James Mastros wrote:
> > A set of braces is a special op that evaluates into the list of words
> > contained, using whitespace as the delimeter.  It is similar to qw()
> > from perl5, and can be thought of as roughly equivalent to:
> > C<< "STRING".split(' ') >>
> I thought it was named <<foo bar baz>> or «foo bar baz» or qw().  (That
> middle one should be U+00AB and U+00BB, \N{LEFT-POINTING DOUBLE ANGLE
> QUOTATION MARK} and \N{RIGHT-POINTING DOUBLE ANGLE QUOTATION MARK}.
> Additionaly, I'm fairly certian, the Unicode ops could be either
> direction.  I think there was a reason for that, but I don't remember what.
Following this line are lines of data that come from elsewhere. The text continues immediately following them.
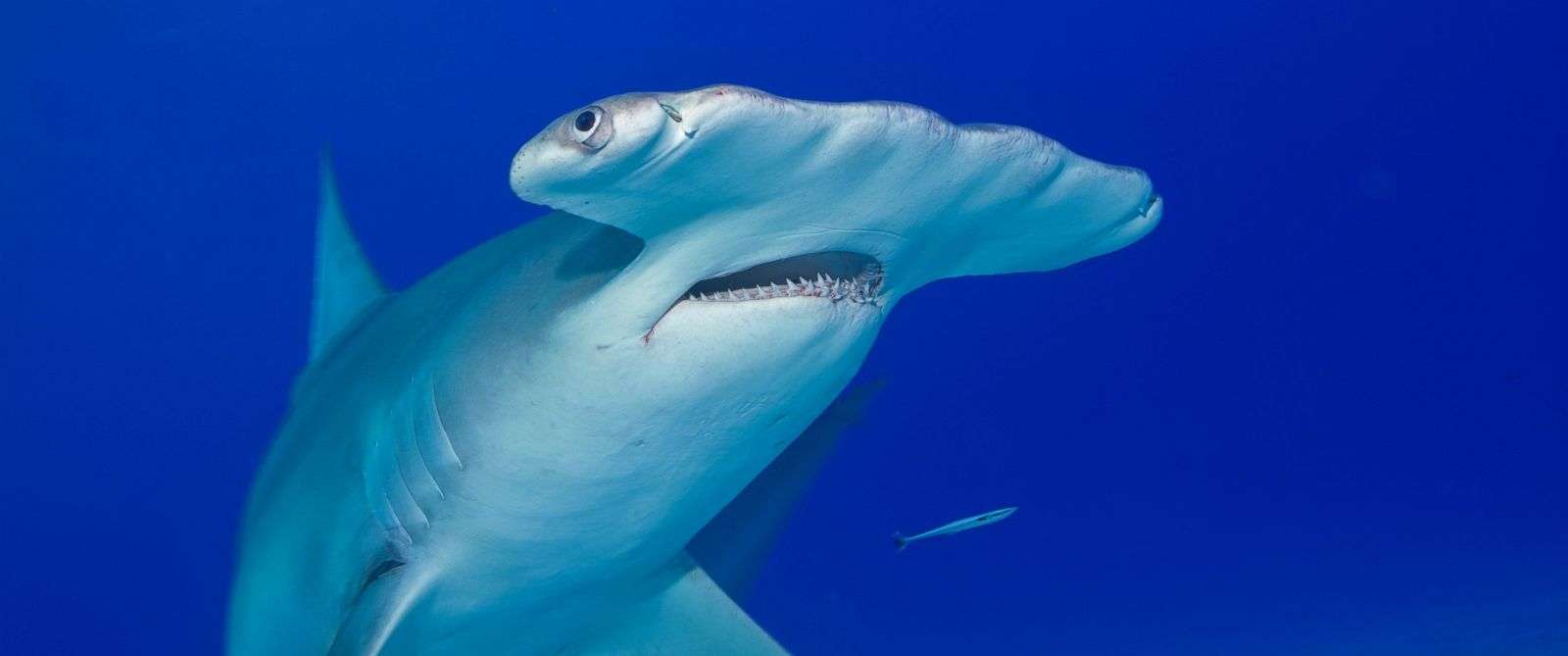 PHOTO: A great hammerhead shark is pictured in this stock image.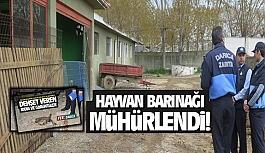 Darıca'daki hayvan barınağı mühürlendi!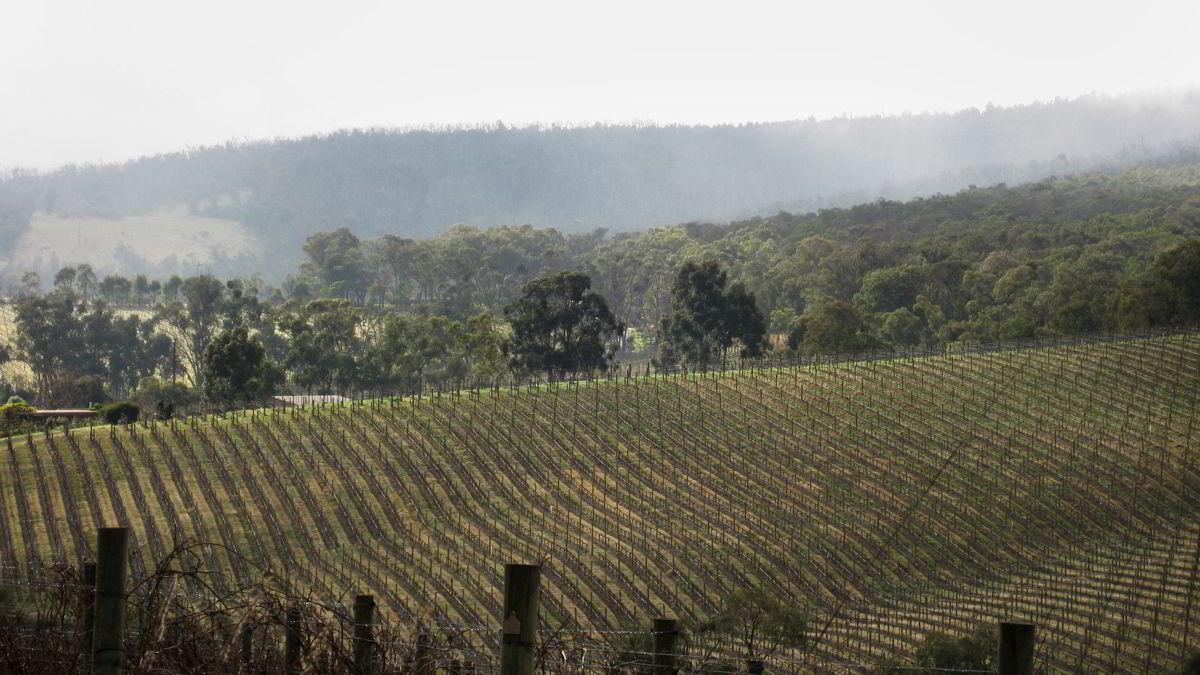 Druene til Luke Lamberts viner kommer fra marker høyt plassert i Yarra Valleys kjøligste soner.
I know there was/is a proposal that we use both <<op>> and >>op<< for
vector (hyper) operators, and that they would mean different things... I
don't remember it specifically being extended to qw., such that <<a b
c>> and >>a b c<< would be identical.

I would imagine if we allowed both <<a b c>> and >>a b c<< to mean qw,
the two constructs would be identical, yes?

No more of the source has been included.